Patentamt legalisiert Biopiraterie

Der US-Konzern Monsanto erhält ein umfassendes Patent auf Weizen, das daraus produzierte Weizenmehl, Rührteig und Backwaren. Unter den Patentschutz fällt auch eine von indischen Bauern entwickelte und genutzte traditionelle Weizensorte

aus Berlin WOLFGANG LÖHR

Das Europäische Patentamt (EPA) in München muss sich wegen seiner Vergabepolitik im Bereich der Biopatente wieder einmal scharfe Vorwürfe gefallen lassen. Diesmal dafür, dass es im Mai ein umfassendes Patent für Weizen zur „Herstellung von knusprigen, mehlhaltigen, essbaren Produkten wie Biskuits oder Ähnlichem“ an den US-Konzern Monsanto vergeben hat. Das Patent EP 0 445 929 B 1 erfasst auch eine traditionelle indische Weizensorte. Das sei nichts anderes als „Biopiraterie“, kritisiert die Organisation Greenpeace, die das Patent erst jetzt in der EPA-Datenbank ausfindig gemacht hat.

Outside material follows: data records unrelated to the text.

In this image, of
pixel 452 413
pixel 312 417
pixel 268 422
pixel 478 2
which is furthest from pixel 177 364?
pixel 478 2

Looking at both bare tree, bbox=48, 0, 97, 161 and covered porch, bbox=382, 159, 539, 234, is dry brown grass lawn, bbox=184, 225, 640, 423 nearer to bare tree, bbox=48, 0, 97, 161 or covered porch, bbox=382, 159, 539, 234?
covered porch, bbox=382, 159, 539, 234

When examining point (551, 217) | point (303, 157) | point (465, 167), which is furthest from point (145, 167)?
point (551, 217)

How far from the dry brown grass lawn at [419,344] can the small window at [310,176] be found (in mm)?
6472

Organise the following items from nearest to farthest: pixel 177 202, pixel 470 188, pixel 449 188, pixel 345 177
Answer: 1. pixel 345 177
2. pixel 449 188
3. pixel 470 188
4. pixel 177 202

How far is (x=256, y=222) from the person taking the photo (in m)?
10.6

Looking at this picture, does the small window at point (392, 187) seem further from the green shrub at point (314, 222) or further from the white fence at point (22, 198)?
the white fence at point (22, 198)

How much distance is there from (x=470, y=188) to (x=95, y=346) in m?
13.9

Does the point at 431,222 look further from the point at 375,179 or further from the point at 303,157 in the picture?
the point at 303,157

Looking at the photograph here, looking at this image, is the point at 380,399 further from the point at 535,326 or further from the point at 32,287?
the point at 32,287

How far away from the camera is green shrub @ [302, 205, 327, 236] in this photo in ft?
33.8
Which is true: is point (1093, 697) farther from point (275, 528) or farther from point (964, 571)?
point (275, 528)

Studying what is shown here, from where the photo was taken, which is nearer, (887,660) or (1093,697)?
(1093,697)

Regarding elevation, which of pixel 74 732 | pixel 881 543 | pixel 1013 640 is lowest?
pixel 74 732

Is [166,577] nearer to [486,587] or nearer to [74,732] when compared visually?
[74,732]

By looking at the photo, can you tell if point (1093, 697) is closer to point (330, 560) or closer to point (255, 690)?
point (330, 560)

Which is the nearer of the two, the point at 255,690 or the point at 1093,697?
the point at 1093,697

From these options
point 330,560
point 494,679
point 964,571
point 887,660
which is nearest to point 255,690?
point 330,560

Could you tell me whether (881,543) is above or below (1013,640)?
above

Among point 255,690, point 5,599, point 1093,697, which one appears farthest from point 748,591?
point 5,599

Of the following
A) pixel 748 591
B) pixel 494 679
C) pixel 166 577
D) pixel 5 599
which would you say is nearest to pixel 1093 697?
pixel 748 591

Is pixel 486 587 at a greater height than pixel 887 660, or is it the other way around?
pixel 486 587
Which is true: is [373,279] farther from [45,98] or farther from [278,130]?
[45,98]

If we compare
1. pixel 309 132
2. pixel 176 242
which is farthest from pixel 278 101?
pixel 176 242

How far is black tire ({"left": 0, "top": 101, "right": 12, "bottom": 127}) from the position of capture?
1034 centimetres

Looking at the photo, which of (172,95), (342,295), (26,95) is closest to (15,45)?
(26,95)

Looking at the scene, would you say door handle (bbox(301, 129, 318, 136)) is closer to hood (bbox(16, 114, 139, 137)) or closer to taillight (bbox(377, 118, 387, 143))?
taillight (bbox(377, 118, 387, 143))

Eigentlich haben die Forscher bei Monsanto nichts anderes gemacht, als was Landwirte und Züchter seit der Wiederentdeckung der Mendel’schen Vererbungslehre Anfang des letzten Jahrhunderts schon längst in ihre alltägliche Praxis aufgenommen haben. Sie haben verschiedene Pflanzensorten gezielt miteinander gekreuzt. Bei einer dieser Sorten handelte es sich laut Patentschrift um die „primitive Landsorte“ Nap Hal aus Indien. Sie zeichnet sich dadurch aus, dass bei etwa 20 Prozent der Pflanzen zwei bestimmte Gene inaktiv sind oder sogar fehlen. Diese sind mitbestimmend für die Backqualität des Weizenmehls. Der bei Monsanto durch Kreuzung hergestellte Weizen soll besonders geeignet sein zum Backen von Keksen und Biskuits.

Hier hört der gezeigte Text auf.